J A Wettergrens gata 14
421 30 Västra Frölunda
+46 (0) 31-29 00 60
7 juni 2023
The English text is an uncertified translation and in the event of any inconsistency between the English text and the Swedish text, the Swedish text shall prevail.
The Annual General Meeting of Minesto AB was held today, June 7, 2023, at Hotel Riverton at Badhusgatan 26 in Gothenburg. Chairman of the Annual General Meeting (the “AGM”) was Eric Ehrencrona from MAQS Advokatbyrå.
The following main resolutions were resolved upon at the AGM:
Adoption of income statement and balance sheet for the company and the group
The AGM resolved to adopt the presented income statement and balance sheet for the company and the group.
Allocation of results
The AGM resolved, in accordance with the board of directors’ proposal in the annual report, that no dividends be paid for the financial year 2022 and that available profits are carried over to the new balance sheet.
Discharge from liability
The AGM resolved to discharge all individuals who had served as board members or CEO during 2022 from liability for the financial year of 2022.
Directors of the board and auditor
The AGM resolved, in accordance with the nomination committee’s proposal, to re-elect Bengt Adolfsson, Martin Edlund, Göran Linder, Jonas Millqvist and Git Sturesjö Adolfsson as board members and that Joel Lybert be elected as new board member. As deputy board member the AGM resolved to re-elect Andreas Gunnarsson. Jonas Millqvist was re-elected as chairman of the board of directors.
The AGM resolved to re-elect Ernst & Young AB (EY) as the company’s auditor, who has informed that EY has appointed Andreas Mast to continue as principal auditor.
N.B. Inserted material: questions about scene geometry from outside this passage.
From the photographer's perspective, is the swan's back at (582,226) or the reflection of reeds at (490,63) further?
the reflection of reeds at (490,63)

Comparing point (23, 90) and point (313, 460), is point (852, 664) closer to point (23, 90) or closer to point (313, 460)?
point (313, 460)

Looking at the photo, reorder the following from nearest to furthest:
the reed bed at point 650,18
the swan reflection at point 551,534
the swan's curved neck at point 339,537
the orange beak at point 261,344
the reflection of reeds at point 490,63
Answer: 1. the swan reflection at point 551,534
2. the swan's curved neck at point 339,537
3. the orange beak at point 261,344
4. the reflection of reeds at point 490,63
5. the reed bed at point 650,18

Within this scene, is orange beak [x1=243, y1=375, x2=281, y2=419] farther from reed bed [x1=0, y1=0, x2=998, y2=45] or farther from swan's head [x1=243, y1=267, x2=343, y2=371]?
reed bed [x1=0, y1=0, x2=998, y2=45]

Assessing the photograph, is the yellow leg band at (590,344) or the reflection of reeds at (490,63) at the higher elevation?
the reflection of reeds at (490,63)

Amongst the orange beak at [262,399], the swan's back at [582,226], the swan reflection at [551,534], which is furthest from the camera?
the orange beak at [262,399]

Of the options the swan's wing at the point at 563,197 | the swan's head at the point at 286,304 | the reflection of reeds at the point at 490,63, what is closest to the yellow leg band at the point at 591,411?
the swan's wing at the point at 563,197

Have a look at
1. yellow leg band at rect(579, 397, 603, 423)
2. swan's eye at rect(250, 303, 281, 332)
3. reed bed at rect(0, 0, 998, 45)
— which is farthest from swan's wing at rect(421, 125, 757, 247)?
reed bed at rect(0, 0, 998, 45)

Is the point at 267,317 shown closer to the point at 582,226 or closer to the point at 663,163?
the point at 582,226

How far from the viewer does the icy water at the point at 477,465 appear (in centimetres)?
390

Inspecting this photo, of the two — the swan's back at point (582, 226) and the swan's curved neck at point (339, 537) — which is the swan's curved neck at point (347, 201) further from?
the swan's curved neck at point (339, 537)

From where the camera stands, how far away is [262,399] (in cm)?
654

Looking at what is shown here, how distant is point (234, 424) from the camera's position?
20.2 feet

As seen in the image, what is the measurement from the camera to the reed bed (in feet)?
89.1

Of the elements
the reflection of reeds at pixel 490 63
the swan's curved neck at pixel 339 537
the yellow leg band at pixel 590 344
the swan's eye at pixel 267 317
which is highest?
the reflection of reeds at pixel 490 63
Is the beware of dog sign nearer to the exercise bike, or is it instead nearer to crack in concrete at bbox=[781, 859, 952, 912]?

Remuneration to the board of directors and the auditor
The AGM resolved, in accordance with the nomination committee’s proposal, that remuneration to the board shall be paid with four price base amounts to the chairman and with two price base amounts to each of the other board members not employed by the company. The price base amount per 2023 shall be applied. It was further resolved that no fees be paid to the board of directors’ remuneration committee and audit committee.
Furthermore, the AGM resolved, in accordance with the nomination committee’s proposal, that fees to the auditor shall be paid according to invoices approved by the company.
Principles for the nomination committee
The AGM resolved to adopt the nomination committee’s proposed principles for the nomination committee, which correspond to the previous year’s principles.
The complete proposal of the nominations committee is available on the company’s website, www.minesto.com.
Authorization for the board of directors to issue shares and/or warrants and/or convertibles
The AGM resolved, in accordance with the board of directors’ proposal, to authorize the board of directors to resolve, on one or several occasions, on issue of shares and/or warrants and/or convertibles during the time until the next AGM.
The complete proposal of the board of directors is available on the website of the company, www.minesto.com.